[TEXT SHOWN]
---*---

The XT11GT Pro is made from aluminum and is anodized in a smooth medium gloss black anodizing. Visually it’s different then the standard XT11GT. It features the same tactical tail cap, with the large center button being a mechanical switch with a grippy silicon cover and the paddle on the side to allow for mode selection. The paddle was upgraded to aluminum here for incredibility. The clip is a clip on, non fixed and rotates around the body of the light. It’s not deep carry with it leaving about 32mm exposed from a pocket. 

The body is milled with small horizontal lines going around the body of the light and then it has small relieves milled in. It’s a nice change from traditional knurling and provides a good amount of grip. The threads are nice and square cut and it’s a dual wall construction. The head and body tube appear to be once piece. As we get to the head of the light it grows in size, It’s got a built in anti roll ring that adds some style and nicely disguises the USB charging port cover. This is definitely one of the better designs I have seen for this. 

The bezel is a little aggressive and the outer edges have some sharper sides. It’s a gunmetal color and stainless steel I believe. It’s easily unscrewed by hand. Inside is a anti reflective coated glass lens, a fairly deep smooth reflector 

 

Size and Weight

I measured the length at 139mm, minimum diameter on the body at 25mm, maximum diameter on the head at 35mm. Weight with the included battery and clip was 169.2g. 

For an 18650 light it’s a little on the long side, but that’s not unexpected with the deeper reflector. Here are some comparison shots with the light and some others.

 

Retention

Your 2 Retention methods on this light is with the included pocket clip. Unfortunately this isn’t deep carry carry with about 32mm of the light exposed if you do decide to use the clip. With the size of this light that’s ok, as I think it’s more of a bag or coat light myself. The included holster does the job pretty well too, no complaints there. 

 

LED & Beamshots

The XT11 GT Pro is using the Cree XHP 35 HD LED in cool white at 6500k. This is an interesting choice of LED”s since it’s officially been discontinued by Cree. That said plenty of existing stock still exists and Klarus must feel like they have enough to meet the expected demand of this light. The beam it’s self is a good all arounder. The deep smoother reflector means the light has a fairly small hotspot and it throws pretty well but there is also spill to allow for short and medium range light. So a good all around beam.

---*---

[WHAT IS ASKED]
(1) In the flashlight review, how much did the XT11GT Pro weigh with the included battery and clip?
(2) Pick up the flashlight review after its final sentence and keep writing it.

[STORED RECORDS]

---*---

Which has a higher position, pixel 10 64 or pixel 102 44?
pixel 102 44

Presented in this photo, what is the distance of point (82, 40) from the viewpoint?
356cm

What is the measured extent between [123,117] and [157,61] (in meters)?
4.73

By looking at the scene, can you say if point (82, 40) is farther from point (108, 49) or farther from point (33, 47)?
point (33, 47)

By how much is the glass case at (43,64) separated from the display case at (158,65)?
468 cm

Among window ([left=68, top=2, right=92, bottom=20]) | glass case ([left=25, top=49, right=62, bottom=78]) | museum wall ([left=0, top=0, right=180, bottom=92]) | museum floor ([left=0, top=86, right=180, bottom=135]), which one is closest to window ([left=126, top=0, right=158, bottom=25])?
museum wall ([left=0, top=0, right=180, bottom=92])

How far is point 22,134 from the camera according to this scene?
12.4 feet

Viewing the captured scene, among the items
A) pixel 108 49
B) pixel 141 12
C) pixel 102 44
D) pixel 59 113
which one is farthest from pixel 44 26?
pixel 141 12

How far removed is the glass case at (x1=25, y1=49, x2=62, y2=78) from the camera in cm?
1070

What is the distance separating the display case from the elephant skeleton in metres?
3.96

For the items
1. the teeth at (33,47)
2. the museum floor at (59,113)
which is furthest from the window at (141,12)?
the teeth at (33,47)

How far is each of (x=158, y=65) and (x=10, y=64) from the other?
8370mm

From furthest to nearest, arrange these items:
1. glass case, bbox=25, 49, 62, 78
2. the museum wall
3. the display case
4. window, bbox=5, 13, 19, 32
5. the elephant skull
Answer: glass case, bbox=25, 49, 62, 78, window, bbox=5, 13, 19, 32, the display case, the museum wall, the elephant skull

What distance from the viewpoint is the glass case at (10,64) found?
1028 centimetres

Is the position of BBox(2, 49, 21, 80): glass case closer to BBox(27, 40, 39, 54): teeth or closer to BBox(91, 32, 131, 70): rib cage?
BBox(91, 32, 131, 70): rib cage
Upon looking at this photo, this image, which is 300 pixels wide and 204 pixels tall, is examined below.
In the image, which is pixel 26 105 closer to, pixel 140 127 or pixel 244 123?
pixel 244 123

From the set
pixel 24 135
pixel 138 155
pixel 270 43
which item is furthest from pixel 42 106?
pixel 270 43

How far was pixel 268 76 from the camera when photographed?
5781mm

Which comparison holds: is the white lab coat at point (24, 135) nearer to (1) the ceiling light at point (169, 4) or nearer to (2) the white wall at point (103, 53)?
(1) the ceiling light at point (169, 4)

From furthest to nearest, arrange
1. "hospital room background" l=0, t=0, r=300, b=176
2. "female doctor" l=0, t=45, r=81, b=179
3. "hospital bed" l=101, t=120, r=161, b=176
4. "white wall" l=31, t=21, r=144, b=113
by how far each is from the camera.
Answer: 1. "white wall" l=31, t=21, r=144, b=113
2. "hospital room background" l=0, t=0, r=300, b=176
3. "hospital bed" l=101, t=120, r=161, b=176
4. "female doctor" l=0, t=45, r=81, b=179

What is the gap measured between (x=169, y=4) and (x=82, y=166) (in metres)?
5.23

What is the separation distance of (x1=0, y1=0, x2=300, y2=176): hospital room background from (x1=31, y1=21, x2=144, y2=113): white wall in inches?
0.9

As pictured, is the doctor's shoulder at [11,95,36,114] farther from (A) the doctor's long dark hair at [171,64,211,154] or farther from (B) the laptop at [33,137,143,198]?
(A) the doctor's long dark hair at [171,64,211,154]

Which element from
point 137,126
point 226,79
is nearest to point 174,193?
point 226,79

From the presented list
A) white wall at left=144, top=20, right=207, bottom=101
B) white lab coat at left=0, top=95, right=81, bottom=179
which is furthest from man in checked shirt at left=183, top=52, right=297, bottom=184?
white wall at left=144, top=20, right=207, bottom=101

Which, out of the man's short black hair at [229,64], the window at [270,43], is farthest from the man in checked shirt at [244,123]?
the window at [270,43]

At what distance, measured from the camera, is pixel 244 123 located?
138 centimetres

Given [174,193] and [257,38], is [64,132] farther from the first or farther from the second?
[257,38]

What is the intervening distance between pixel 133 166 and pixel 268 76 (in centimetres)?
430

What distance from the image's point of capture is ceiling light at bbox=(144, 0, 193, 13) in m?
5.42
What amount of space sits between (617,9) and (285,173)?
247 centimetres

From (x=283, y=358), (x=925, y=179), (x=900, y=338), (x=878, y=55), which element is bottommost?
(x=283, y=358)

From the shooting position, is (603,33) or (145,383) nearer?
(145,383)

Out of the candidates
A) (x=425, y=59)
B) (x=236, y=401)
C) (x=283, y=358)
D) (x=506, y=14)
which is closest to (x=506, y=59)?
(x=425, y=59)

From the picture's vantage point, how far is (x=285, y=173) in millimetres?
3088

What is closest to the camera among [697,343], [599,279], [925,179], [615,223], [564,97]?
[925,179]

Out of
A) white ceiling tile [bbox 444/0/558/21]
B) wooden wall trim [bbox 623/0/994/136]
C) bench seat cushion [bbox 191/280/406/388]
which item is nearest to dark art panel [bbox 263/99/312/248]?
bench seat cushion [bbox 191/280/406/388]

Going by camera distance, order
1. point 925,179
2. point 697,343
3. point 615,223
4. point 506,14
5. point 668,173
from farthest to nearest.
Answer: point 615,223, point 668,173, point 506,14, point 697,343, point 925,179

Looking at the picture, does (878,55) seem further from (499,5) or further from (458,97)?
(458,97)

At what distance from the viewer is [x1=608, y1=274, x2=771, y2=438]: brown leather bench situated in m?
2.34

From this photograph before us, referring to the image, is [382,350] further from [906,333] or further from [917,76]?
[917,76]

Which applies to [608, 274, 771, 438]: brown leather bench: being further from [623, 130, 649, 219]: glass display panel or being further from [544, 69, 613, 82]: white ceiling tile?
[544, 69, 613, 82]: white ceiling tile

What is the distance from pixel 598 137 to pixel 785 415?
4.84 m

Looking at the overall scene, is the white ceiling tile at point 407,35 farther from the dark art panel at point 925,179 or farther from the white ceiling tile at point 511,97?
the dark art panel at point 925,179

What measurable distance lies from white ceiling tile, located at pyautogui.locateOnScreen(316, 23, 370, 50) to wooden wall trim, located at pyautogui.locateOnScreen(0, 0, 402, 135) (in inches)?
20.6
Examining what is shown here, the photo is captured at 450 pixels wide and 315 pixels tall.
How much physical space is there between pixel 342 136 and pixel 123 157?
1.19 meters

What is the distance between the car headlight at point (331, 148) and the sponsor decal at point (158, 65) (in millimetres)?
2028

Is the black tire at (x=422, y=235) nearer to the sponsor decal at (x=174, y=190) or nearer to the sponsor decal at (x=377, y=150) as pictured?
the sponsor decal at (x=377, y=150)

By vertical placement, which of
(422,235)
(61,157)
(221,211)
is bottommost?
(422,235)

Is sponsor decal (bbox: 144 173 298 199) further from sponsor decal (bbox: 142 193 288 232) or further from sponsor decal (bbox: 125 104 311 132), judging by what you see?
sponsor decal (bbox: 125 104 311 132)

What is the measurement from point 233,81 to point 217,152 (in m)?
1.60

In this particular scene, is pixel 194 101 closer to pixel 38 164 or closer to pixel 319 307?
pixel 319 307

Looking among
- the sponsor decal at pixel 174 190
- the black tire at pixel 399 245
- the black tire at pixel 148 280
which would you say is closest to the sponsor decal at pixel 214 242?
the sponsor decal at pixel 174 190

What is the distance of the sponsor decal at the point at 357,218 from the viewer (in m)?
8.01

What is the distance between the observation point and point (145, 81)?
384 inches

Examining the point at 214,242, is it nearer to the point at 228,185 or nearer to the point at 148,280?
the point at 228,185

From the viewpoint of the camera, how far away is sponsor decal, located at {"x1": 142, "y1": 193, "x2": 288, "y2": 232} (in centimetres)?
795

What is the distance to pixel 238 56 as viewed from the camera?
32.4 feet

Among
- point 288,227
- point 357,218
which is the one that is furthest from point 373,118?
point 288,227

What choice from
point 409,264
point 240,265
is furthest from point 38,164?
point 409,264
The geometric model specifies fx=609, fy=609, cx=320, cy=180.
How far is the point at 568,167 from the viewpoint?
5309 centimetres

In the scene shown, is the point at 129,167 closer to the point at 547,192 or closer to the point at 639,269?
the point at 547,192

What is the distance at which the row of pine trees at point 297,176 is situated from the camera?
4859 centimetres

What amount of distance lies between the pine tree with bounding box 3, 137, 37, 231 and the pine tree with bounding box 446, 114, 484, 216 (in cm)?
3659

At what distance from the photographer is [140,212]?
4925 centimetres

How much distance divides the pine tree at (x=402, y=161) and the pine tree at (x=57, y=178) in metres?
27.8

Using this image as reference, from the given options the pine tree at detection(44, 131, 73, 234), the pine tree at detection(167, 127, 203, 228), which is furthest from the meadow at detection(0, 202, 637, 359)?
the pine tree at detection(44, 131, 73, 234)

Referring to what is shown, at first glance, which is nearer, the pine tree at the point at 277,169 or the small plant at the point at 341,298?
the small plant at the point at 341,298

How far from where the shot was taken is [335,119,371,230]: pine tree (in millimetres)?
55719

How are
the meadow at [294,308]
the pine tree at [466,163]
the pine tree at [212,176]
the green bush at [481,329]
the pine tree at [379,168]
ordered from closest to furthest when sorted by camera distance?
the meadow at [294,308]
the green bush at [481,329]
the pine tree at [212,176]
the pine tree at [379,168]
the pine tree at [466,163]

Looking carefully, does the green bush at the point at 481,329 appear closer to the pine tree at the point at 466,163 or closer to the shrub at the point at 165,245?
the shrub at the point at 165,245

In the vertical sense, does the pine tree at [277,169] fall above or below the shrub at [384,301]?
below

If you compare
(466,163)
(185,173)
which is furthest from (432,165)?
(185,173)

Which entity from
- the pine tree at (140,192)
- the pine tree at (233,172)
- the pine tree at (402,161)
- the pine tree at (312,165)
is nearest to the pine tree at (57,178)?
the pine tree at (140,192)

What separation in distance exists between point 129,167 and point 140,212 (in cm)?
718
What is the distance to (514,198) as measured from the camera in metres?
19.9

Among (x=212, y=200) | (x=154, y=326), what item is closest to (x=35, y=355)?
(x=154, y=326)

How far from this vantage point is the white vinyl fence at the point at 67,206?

---*---

[RESULTS IN ORDER]
(1) 169.2g

(2)
The light will run on 18650 batteries which is how I will use it, but it will also run on 2x CR123a batteries which is nice as a backup. As a result the working voltage is 2.8V to 6.4V/ No PWM was observed. 

 

Runtime & Heat

I measured runtime with the included 3100mAh battery. Turbo runtime was 50 seconds before stepping down to 90% and then it ran for another 2 minutes 10 seconds before settling at 30% relative output where it ran for an additional 1:37:00. Total runtime was 2 hours. Max Heat I saw was 42C at 1:35. 

 

UI

Like many of Klarus recent lights this has 2 modes of operation, a Tactical and a Outdoor setting. The tactical mode allows the main button on the rear of the light to go to turbo, and the paddle to be a shortcut for strobe that you can lock on by holding for 2 seconds.

I primarily tested the light in it’s outdoors setting though. When in this setting the primary button on the rear is a shortcut to turbo both as momentary or locked on. Once on you can use the paddle to decrease the modes from turbo, high, Medium, and low. You can also use the paddle when the light is off to start in moonlight mode and then increase in output for each push. It’s a system that works better then I expected and is pretty intuitive once you use and get it.  

 

Recharging

One of the updates the XT11 GT Pro has is USB-C charging. Unfortunately it doesn’t support USB-C to C or USB-C PD charging. So you need to use the supplied (or similar) USB-A to USB-C cable to charge the light. The port cover here is nicely shaped and fits well into the side of the head. It’s one of the better executions I have seen of this in 2020. 

I charged the included 3100mAh battery from LVP to full in a total time of 3:23:10. It wasn’t the fastest charging rate, as the maximum I saw was right at 1A. There is a small LED indicator light built into the side of the light to act as a battery charge state indicator. Green is anything more then 70%, orange is between 30-70%, and red is less then 30%, red flashing is less then 10%. 

Packaging

My light is a super early production light (Serial number 17), and doesn’t have a box so I can’t comment on that. I can tell you the accessories it came with. My light came with a 3100mAh button top protected IMR 18650 battery, a Klarus branded lanyard and a USB-A to USB-C charging cable. It also came with a nylon, Klarus branded holster. It has a Dring and velcro belt loop. It seems to be solidly made. 

 

Pro

  • I like the outdoor UI setting here once you get the hang of it but it’s a little different.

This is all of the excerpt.